Data extract.
====================
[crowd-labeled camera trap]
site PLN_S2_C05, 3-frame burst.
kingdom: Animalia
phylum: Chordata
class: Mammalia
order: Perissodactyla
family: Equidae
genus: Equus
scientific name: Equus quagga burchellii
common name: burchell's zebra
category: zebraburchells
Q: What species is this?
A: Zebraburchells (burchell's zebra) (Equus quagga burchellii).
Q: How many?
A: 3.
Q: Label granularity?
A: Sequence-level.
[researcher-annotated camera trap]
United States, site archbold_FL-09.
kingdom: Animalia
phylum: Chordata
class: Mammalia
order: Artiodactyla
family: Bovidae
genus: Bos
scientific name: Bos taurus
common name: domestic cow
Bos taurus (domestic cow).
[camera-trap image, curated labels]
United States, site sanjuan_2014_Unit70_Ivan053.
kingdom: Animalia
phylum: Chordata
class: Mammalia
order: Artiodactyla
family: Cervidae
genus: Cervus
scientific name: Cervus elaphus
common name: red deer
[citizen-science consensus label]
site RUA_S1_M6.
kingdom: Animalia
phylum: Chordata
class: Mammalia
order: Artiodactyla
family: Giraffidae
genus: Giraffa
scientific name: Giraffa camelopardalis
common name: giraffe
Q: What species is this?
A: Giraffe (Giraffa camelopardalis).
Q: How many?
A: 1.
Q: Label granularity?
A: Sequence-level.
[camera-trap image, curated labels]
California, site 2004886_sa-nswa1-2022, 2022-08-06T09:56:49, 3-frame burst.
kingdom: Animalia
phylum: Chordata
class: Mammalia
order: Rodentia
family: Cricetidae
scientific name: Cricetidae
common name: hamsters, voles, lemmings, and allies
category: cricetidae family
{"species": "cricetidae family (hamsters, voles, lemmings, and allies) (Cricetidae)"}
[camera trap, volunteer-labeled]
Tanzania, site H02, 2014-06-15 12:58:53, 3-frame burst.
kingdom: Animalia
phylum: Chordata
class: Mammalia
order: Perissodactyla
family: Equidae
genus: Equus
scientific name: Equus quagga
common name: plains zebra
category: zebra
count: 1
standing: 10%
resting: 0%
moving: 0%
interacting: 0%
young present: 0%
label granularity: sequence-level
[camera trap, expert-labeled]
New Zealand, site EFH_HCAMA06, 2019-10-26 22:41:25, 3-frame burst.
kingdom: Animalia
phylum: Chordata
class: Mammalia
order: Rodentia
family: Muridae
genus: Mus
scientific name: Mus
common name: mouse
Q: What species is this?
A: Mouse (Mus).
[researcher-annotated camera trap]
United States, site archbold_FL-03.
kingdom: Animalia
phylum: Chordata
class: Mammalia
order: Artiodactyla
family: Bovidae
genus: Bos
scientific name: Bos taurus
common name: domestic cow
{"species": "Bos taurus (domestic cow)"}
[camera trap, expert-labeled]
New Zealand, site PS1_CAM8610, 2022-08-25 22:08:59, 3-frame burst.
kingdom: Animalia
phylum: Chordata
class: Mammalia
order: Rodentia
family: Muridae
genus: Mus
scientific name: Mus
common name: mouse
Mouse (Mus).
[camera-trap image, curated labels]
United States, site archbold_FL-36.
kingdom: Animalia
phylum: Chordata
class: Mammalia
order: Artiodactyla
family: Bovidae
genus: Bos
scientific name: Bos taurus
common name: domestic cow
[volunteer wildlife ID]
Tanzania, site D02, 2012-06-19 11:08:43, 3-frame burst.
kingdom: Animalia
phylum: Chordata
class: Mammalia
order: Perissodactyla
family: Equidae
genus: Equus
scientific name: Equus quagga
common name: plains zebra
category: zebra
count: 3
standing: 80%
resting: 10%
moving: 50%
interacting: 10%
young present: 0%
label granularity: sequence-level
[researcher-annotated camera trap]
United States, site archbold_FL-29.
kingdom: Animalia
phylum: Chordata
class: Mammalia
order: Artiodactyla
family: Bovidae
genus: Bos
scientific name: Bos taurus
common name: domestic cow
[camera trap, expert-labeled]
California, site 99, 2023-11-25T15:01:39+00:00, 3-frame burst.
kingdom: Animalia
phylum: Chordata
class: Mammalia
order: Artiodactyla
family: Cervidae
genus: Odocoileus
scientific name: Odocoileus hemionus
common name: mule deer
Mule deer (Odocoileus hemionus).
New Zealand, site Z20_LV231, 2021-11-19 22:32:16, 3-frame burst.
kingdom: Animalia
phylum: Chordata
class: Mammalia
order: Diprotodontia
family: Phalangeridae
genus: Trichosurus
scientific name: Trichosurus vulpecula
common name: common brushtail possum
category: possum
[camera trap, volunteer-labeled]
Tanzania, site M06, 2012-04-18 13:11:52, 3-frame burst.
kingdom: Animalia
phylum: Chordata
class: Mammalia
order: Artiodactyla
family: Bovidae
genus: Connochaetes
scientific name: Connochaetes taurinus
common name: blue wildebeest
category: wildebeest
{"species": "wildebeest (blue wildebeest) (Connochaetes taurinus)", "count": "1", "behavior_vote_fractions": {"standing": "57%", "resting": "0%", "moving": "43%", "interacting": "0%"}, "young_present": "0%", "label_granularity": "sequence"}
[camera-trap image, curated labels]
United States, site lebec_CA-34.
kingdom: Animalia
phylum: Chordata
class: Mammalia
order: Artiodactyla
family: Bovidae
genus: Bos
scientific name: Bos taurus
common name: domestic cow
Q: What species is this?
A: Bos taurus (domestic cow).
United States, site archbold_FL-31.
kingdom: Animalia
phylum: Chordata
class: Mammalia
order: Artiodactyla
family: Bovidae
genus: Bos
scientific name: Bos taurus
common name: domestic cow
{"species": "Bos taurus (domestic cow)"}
====================
Work task. From the first entry above to the last, repeat everything exactly.

Response to the exercise.
[crowd-labeled camera trap]
site PLN_S2_C05, 3-frame burst.
kingdom: Animalia
phylum: Chordata
class: Mammalia
order: Perissodactyla
family: Equidae
genus: Equus
scientific name: Equus quagga burchellii
common name: burchell's zebra
category: zebraburchells
Q: What species is this?
A: Zebraburchells (burchell's zebra) (Equus quagga burchellii).
Q: How many?
A: 3.
Q: Label granularity?
A: Sequence-level.
[researcher-annotated camera trap]
United States, site archbold_FL-09.
kingdom: Animalia
phylum: Chordata
class: Mammalia
order: Artiodactyla
family: Bovidae
genus: Bos
scientific name: Bos taurus
common name: domestic cow
Bos taurus (domestic cow).
[camera-trap image, curated labels]
United States, site sanjuan_2014_Unit70_Ivan053.
kingdom: Animalia
phylum: Chordata
class: Mammalia
order: Artiodactyla
family: Cervidae
genus: Cervus
scientific name: Cervus elaphus
common name: red deer
[citizen-science consensus label]
site RUA_S1_M6.
kingdom: Animalia
phylum: Chordata
class: Mammalia
order: Artiodactyla
family: Giraffidae
genus: Giraffa
scientific name: Giraffa camelopardalis
common name: giraffe
Q: What species is this?
A: Giraffe (Giraffa camelopardalis).
Q: How many?
A: 1.
Q: Label granularity?
A: Sequence-level.
[camera-trap image, curated labels]
California, site 2004886_sa-nswa1-2022, 2022-08-06T09:56:49, 3-frame burst.
kingdom: Animalia
phylum: Chordata
class: Mammalia
order: Rodentia
family: Cricetidae
scientific name: Cricetidae
common name: hamsters, voles, lemmings, and allies
category: cricetidae family
{"species": "cricetidae family (hamsters, voles, lemmings, and allies) (Cricetidae)"}
[camera trap, volunteer-labeled]
Tanzania, site H02, 2014-06-15 12:58:53, 3-frame burst.
kingdom: Animalia
phylum: Chordata
class: Mammalia
order: Perissodactyla
family: Equidae
genus: Equus
scientific name: Equus quagga
common name: plains zebra
category: zebra
count: 1
standing: 10%
resting: 0%
moving: 0%
interacting: 0%
young present: 0%
label granularity: sequence-level
[camera trap, expert-labeled]
New Zealand, site EFH_HCAMA06, 2019-10-26 22:41:25, 3-frame burst.
kingdom: Animalia
phylum: Chordata
class: Mammalia
order: Rodentia
family: Muridae
genus: Mus
scientific name: Mus
common name: mouse
Q: What species is this?
A: Mouse (Mus).
[researcher-annotated camera trap]
United States, site archbold_FL-03.
kingdom: Animalia
phylum: Chordata
class: Mammalia
order: Artiodactyla
family: Bovidae
genus: Bos
scientific name: Bos taurus
common name: domestic cow
{"species": "Bos taurus (domestic cow)"}
[camera trap, expert-labeled]
New Zealand, site PS1_CAM8610, 2022-08-25 22:08:59, 3-frame burst.
kingdom: Animalia
phylum: Chordata
class: Mammalia
order: Rodentia
family: Muridae
genus: Mus
scientific name: Mus
common name: mouse
Mouse (Mus).
[camera-trap image, curated labels]
United States, site archbold_FL-36.
kingdom: Animalia
phylum: Chordata
class: Mammalia
order: Artiodactyla
family: Bovidae
genus: Bos
scientific name: Bos taurus
common name: domestic cow
[volunteer wildlife ID]
Tanzania, site D02, 2012-06-19 11:08:43, 3-frame burst.
kingdom: Animalia
phylum: Chordata
class: Mammalia
order: Perissodactyla
family: Equidae
genus: Equus
scientific name: Equus quagga
common name: plains zebra
category: zebra
count: 3
standing: 80%
resting: 10%
moving: 50%
interacting: 10%
young present: 0%
label granularity: sequence-level
[researcher-annotated camera trap]
United States, site archbold_FL-29.
kingdom: Animalia
phylum: Chordata
class: Mammalia
order: Artiodactyla
family: Bovidae
genus: Bos
scientific name: Bos taurus
common name: domestic cow
[camera trap, expert-labeled]
California, site 99, 2023-11-25T15:01:39+00:00, 3-frame burst.
kingdom: Animalia
phylum: Chordata
class: Mammalia
order: Artiodactyla
family: Cervidae
genus: Odocoileus
scientific name: Odocoileus hemionus
common name: mule deer
Mule deer (Odocoileus hemionus).
New Zealand, site Z20_LV231, 2021-11-19 22:32:16, 3-frame burst.
kingdom: Animalia
phylum: Chordata
class: Mammalia
order: Diprotodontia
family: Phalangeridae
genus: Trichosurus
scientific name: Trichosurus vulpecula
common name: common brushtail possum
category: possum
[camera trap, volunteer-labeled]
Tanzania, site M06, 2012-04-18 13:11:52, 3-frame burst.
kingdom: Animalia
phylum: Chordata
class: Mammalia
order: Artiodactyla
family: Bovidae
genus: Connochaetes
scientific name: Connochaetes taurinus
common name: blue wildebeest
category: wildebeest
{"species": "wildebeest (blue wildebeest) (Connochaetes taurinus)", "count": "1", "behavior_vote_fractions": {"standing": "57%", "resting": "0%", "moving": "43%", "interacting": "0%"}, "young_present": "0%", "label_granularity": "sequence"}
[camera-trap image, curated labels]
United States, site lebec_CA-34.
kingdom: Animalia
phylum: Chordata
class: Mammalia
order: Artiodactyla
family: Bovidae
genus: Bos
scientific name: Bos taurus
common name: domestic cow
Q: What species is this?
A: Bos taurus (domestic cow).
United States, site archbold_FL-31.
kingdom: Animalia
phylum: Chordata
class: Mammalia
order: Artiodactyla
family: Bovidae
genus: Bos
scientific name: Bos taurus
common name: domestic cow
{"species": "Bos taurus (domestic cow)"}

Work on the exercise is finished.